◆ やること:
A. 舞台についてのインタビューに出てくる人名をすべて挙げてください。
B. 舞台についてのインタビューを、最後の行の後から書き継いでください。

◆ 引用文:
---+---

舞台で、毎日同じ芝居していると飽きる人もいると周りから聞いていたのですが、いざやってみると、突き詰めてやっていけば毎回違うお芝居になるんです。場面ごとにすごく感情が変わっていく。蜷川さんには、「そういうふうに、感じたままにやってほしい」と言われてました。すごく充実した日々でした。辛い部分もあったけど、それ以上に毎日がすごく楽しくて。案外舞台が自分の性格とマッチしてました。

――お客さんの顔が見えるところでお芝居をすることが楽しかった?
そうですね。生で演技することがなかったので、お客さんのリアクションがすごく分かりました。「こういうところで笑うんだな」とか、「あ、悲しい顔をするんだな」とかが直にわかったんです。最後に拍手してくださるだけで、生きてる感じがしたというか。映像とは感じるポイントが全く違ったんです。
映像だと、1カット1カット感情を作っていきますが、舞台は最初から最後まで、止まることなく集中して演技ができるので、感情の起伏も自然に作ることができます。それが今までにない感覚でした。なにより最後にお客様から拍手をいただけるだけで、あんなにも充実するものだと思っていなくて、すごく感動しました。

――お客さんの前で生で演じることは、怖いとかはなかったですか?
初日は、戦争に行くような感じ。大げさではなくそれくらいの気持ちでした。今回も、またそれが待ってるかと思うと、なかなか辛いなと思います(笑)。でも、何事も楽しいこともあれば辛いこともある。それを乗り越えて、お芝居が出来たらいいなと思っています。

――そういう感覚は、舞台をやってはじめて感じたことですか。
そうですね。映像のときにももちろんあります。クランクインのときとか、前日寝れなかったことももちろんありますし。でもやっぱり映像とは違うものがある。自分のなかでは舞台に惹かれるものが多かったので、今回はどうなるかわからないですけど、これでまたひとつ舞台のいいところだったり、違うところを知ることができるのも嬉しいです。自分の糧にしていけるので。

――では、この作品の話がきたときの心境は?
もう一度やりたいなと思っていたので、こうやって声をかけてくださったのは嬉しかったです。パルコ劇場で出来ることもそうですが、なにより勝村さんとの二人芝居というのが魅力的でした。

岡田将生

――脚本を読まれたそうですが、作品の感想をお聞かせください。

---+---

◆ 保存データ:
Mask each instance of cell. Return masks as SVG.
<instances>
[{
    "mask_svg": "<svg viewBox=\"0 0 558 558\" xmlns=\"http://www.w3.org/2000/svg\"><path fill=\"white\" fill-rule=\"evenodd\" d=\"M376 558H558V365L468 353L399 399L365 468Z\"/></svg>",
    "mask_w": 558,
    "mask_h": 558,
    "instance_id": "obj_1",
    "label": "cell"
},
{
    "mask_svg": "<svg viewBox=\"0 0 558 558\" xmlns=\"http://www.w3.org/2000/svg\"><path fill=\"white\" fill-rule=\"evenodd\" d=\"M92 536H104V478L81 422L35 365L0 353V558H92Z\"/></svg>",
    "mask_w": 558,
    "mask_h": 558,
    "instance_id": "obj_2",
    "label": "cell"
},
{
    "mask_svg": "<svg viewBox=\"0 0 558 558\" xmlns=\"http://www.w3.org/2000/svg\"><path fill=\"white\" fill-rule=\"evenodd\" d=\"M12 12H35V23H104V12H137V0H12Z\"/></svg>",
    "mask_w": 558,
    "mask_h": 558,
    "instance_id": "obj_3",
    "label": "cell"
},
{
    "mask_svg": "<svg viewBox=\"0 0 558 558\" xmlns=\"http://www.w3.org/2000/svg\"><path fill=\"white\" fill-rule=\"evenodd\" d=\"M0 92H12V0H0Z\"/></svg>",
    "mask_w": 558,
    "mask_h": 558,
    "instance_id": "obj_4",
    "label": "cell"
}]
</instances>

---+---

◆ 解答:
A. 蜷川さん、勝村さん、岡田将生

B.
どういう結末になるのかも分からず読みましたが、ただただこの物語に引き込まれていきました。いろんな鳥肌が立って、読み終わったとき、この世界観のなかにすごい入ってた!って思ったんですよね。僕はこの物語に入り込んでる時点で、やりたいと思った。しかも2人で物語を進めていく面白さと、恐怖と不安と混乱と。自分の頭の中ですごくイメージができて。それを芝居で見せていくのは大変だけど、こんなに面白いことはないと思ったので、できるかどうかわからないけど、やってみたいって思ったんです。

――イメージできたのは、舞台上の勝村さんとの姿ですか?
そうですね。どういう雰囲気で自分がどう舞台に立って、どう表現するか、お客さんと一体となって一緒に物語を共有しながら進んでいく感じもおもしろいなと思いました。

――岡田さんは、勝村さん演じる弁護士キップスの若き日を演じる“ヤング・キップス”に挑みますが、ヤング・キップスの印象は?
未来ある情熱をもった若者で、使命感にあふれていて、物事に向き合っていくということができる人物だと思います。僕とはだいぶかけ離れてる感じです(笑)。

――共通するところはないですか?
かけ離れてると言いましたが、自分も物事に対しては真摯に向き合っていきたいという気持ちはあるので、それは共感できるところかも。責任感があるところはなんとなく共感できたりします。

――“ヤング・キップス”は、西島秀俊さん、上川隆也さんらそうそうたる顔ぶれの俳優たちが演じてきた作品でもありますね。資料をご覧になったりしましたか?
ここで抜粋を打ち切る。